Posted to user@nutch.apache.org by kazam <az...@gmail.com> on 2009/04/27 18:25:56 UTC

Nutch fetch creates too many http sessions

Hi there,
I am generating nutch indexes for our site which is running off a websphere
server. The indexing takes about 20 hours to complete. However, after about
15-16 hours the websphere server crashes, because of too many sessions being
created. 

It seems that each fetch creates a new session. Is there a way that all
nutch fetches can be done via  a single session. 

Has anyone else encountered such problem? All ideas are welcome.

Thanks.
-- 
View this message in context: http://www.nabble.com/Nutch-fetch-creates-too-many-http-sessions-tp23259993p23259993.html
Sent from the Nutch - User mailing list archive at Nabble.com.


Re: Nutch fetch creates too many http sessions

Posted by kazam <az...@gmail.com>.
Thanks Dennis, you are right. I have bumped up the RAM for the webserver and
increased the number of allowed sessions, plus reduced the time for a
session timeout. Hopefully, this will allow for the indexing to complete.


Dennis Kubes-2 wrote:
> 
> This seems to be more of a session handling issue on the websphere 
> server than a nutch fetching issue.  Nutch doesn't actually create the 
> session, it just doesn't store cookies or session information so 
> websphere is creating a new session per fetch.
> 
> While having a single stored session for fetching the same domain in 
> Nutch seems like it might be interesting functionality, I don't believe 
> that currently exists.  My suggestion is to look into tuning websphere 
> session timeouts.  My guess would be they are set to a very high level.
> 
> Dennis
> 
> kazam wrote:
>> Hi there,
>> I am generating nutch indexes for our site which is running off a
>> websphere
>> server. The indexing takes about 20 hours to complete. However, after
>> about
>> 15-16 hours the websphere server crashes, because of too many sessions
>> being
>> created. 
>> 
>> It seems that each fetch creates a new session. Is there a way that all
>> nutch fetches can be done via  a single session. 
>> 
>> Has anyone else encountered such problem? All ideas are welcome.
>> 
>> Thanks.
> 
> 

-- 
View this message in context: http://www.nabble.com/Nutch-fetch-creates-too-many-http-sessions-tp23259993p23287083.html
Sent from the Nutch - User mailing list archive at Nabble.com.
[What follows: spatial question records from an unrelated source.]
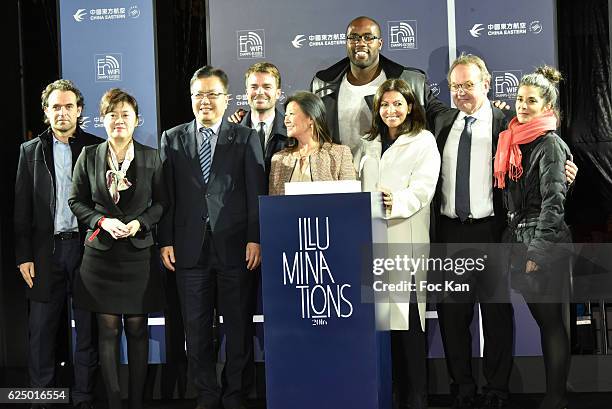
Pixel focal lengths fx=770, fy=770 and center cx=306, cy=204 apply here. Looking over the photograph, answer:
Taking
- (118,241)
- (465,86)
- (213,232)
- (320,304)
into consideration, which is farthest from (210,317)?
(465,86)

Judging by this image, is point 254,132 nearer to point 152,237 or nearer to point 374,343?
point 152,237

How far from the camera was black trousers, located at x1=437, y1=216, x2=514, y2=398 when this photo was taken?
4.57 metres

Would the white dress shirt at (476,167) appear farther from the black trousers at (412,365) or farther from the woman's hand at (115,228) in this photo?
the woman's hand at (115,228)

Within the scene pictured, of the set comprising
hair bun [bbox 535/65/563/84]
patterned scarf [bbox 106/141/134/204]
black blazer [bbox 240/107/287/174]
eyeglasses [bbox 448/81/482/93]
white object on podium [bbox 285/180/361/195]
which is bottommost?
white object on podium [bbox 285/180/361/195]

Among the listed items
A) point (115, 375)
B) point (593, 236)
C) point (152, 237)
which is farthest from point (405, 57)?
point (115, 375)

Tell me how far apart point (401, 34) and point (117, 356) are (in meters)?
2.76

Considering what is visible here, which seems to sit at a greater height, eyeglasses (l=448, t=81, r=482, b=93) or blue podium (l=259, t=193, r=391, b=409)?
eyeglasses (l=448, t=81, r=482, b=93)

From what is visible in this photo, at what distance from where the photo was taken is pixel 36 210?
4785 millimetres

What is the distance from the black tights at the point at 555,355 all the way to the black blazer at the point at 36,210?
2856 millimetres

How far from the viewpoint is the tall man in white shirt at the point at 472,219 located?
4.58 meters

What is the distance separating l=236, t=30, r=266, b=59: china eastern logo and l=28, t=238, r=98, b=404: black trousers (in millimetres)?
1687

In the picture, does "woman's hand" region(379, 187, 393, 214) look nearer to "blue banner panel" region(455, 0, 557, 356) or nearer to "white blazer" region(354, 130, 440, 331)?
"white blazer" region(354, 130, 440, 331)

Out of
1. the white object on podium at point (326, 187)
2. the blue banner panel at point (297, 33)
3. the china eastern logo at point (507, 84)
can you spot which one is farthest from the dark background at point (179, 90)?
the white object on podium at point (326, 187)

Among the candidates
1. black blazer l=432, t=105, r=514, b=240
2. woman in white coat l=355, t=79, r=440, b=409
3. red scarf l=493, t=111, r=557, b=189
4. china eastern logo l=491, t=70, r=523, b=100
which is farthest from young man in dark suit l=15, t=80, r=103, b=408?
china eastern logo l=491, t=70, r=523, b=100
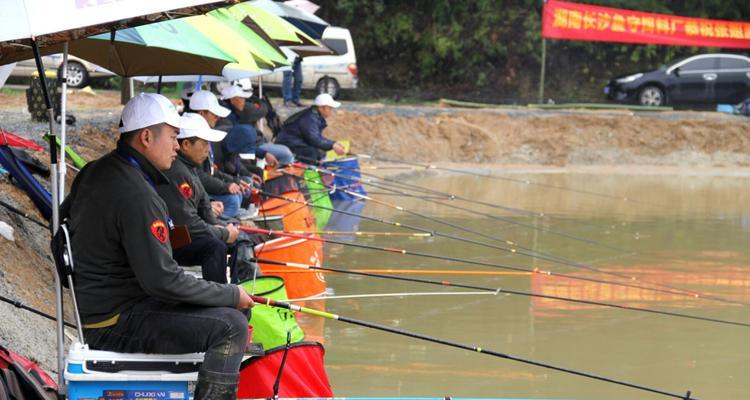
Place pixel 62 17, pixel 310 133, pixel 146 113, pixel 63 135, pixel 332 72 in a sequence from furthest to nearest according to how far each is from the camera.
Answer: pixel 332 72, pixel 310 133, pixel 63 135, pixel 146 113, pixel 62 17

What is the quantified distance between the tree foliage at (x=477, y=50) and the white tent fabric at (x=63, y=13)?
29254mm

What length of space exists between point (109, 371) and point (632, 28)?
2542 cm

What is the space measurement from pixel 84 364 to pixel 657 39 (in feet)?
83.8

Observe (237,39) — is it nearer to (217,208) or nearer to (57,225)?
(217,208)

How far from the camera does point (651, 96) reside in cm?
2894

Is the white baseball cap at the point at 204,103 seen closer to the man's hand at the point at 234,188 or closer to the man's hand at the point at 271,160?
the man's hand at the point at 234,188

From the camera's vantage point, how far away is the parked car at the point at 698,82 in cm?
2861

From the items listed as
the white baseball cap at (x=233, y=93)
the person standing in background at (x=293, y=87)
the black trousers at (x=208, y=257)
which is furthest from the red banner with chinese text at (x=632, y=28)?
the black trousers at (x=208, y=257)

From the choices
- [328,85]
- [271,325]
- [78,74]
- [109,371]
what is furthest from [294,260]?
[328,85]

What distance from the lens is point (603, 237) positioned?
550 inches

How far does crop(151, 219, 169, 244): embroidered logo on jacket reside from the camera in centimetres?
458

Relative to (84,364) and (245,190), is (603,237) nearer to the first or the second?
→ (245,190)

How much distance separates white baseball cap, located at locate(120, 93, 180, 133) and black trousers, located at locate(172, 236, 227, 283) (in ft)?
4.46

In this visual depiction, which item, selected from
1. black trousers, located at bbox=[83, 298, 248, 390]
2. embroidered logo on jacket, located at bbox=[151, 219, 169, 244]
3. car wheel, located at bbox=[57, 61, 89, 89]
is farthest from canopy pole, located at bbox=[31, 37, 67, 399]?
car wheel, located at bbox=[57, 61, 89, 89]
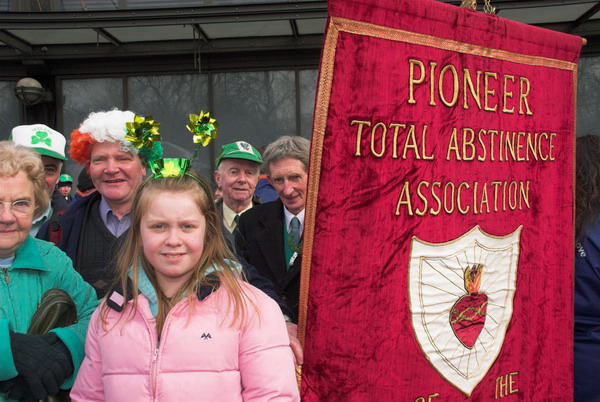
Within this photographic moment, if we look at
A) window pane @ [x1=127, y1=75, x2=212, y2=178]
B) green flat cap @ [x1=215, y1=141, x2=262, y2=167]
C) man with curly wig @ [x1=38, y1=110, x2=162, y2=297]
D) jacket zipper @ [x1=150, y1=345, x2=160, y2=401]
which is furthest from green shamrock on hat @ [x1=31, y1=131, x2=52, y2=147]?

Re: Nutch fetch creates too many http sessions

Posted by Dennis Kubes <ku...@apache.org>.
This seems to be more of a session handling issue on the websphere 
server than a nutch fetching issue.  Nutch doesn't actually create the 
session, it just doesn't store cookies or session information so 
websphere is creating a new session per fetch.
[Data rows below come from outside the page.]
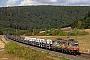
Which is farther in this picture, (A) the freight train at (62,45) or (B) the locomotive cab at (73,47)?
(A) the freight train at (62,45)

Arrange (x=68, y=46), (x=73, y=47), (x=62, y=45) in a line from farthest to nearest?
1. (x=62, y=45)
2. (x=68, y=46)
3. (x=73, y=47)

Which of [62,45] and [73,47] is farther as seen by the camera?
[62,45]

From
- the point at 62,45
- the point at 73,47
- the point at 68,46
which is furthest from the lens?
the point at 62,45

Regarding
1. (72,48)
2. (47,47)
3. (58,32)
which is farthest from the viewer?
(58,32)

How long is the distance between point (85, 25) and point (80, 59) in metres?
153

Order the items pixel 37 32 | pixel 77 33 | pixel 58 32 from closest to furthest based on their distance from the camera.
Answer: pixel 77 33
pixel 58 32
pixel 37 32

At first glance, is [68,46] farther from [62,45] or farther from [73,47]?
[62,45]

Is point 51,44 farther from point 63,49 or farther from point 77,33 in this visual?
point 77,33

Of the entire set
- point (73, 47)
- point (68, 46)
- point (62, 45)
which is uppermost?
point (62, 45)

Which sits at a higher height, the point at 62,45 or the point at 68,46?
the point at 62,45

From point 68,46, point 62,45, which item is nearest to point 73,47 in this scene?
point 68,46

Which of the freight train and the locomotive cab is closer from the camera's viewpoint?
the locomotive cab

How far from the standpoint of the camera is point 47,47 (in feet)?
217

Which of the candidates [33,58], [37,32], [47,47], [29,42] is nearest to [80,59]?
[33,58]
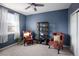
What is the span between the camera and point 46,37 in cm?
189

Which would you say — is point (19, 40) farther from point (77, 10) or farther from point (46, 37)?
point (77, 10)

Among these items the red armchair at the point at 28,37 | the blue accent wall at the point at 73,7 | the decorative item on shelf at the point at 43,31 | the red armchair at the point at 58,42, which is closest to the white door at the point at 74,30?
the blue accent wall at the point at 73,7

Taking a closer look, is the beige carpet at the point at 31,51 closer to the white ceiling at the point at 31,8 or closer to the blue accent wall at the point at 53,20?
the blue accent wall at the point at 53,20

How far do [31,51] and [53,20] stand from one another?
74 cm

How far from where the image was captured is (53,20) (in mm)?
1869

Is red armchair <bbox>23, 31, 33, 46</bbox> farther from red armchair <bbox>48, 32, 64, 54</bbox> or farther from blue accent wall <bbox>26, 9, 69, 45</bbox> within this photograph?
red armchair <bbox>48, 32, 64, 54</bbox>

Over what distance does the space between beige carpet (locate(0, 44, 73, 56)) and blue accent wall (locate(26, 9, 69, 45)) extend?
0.76 ft

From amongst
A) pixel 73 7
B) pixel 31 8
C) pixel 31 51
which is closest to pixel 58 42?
pixel 31 51

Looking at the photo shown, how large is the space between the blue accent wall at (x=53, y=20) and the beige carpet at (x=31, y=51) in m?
0.23

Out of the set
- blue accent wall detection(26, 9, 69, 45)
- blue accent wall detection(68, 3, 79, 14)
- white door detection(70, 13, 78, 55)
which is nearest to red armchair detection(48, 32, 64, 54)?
blue accent wall detection(26, 9, 69, 45)

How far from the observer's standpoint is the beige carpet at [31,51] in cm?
172

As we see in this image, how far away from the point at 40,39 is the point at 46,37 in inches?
5.4

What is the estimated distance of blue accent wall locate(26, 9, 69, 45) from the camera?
1794mm

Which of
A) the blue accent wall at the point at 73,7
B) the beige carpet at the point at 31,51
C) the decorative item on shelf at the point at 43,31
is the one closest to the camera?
the blue accent wall at the point at 73,7
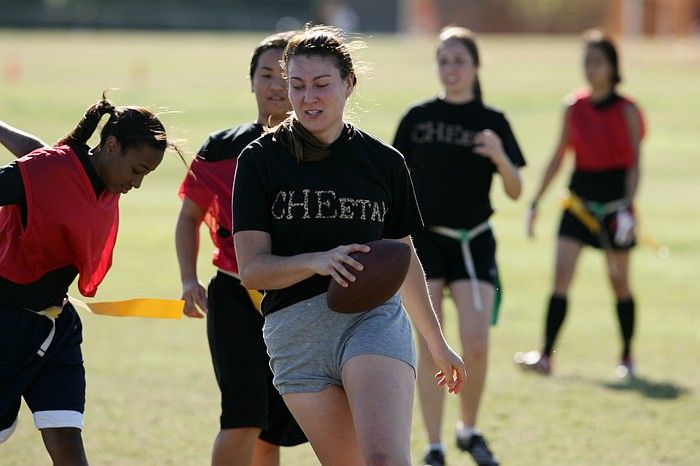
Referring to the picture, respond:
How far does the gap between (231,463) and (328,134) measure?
165 centimetres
While having a single stored session for fetching the same domain in 
Nutch seems like it might be interesting functionality, I don't believe 
that currently exists.  My suggestion is to look into tuning websphere 
session timeouts.  My guess would be they are set to a very high level.

Dennis

kazam wrote:
> Hi there,
> I am generating nutch indexes for our site which is running off a websphere
> server. The indexing takes about 20 hours to complete. However, after about
> 15-16 hours the websphere server crashes, because of too many sessions being
> created. 
> 
> It seems that each fetch creates a new session. Is there a way that all
> nutch fetches can be done via  a single session. 
> 
> Has anyone else encountered such problem? All ideas are welcome.
> 
> Thanks.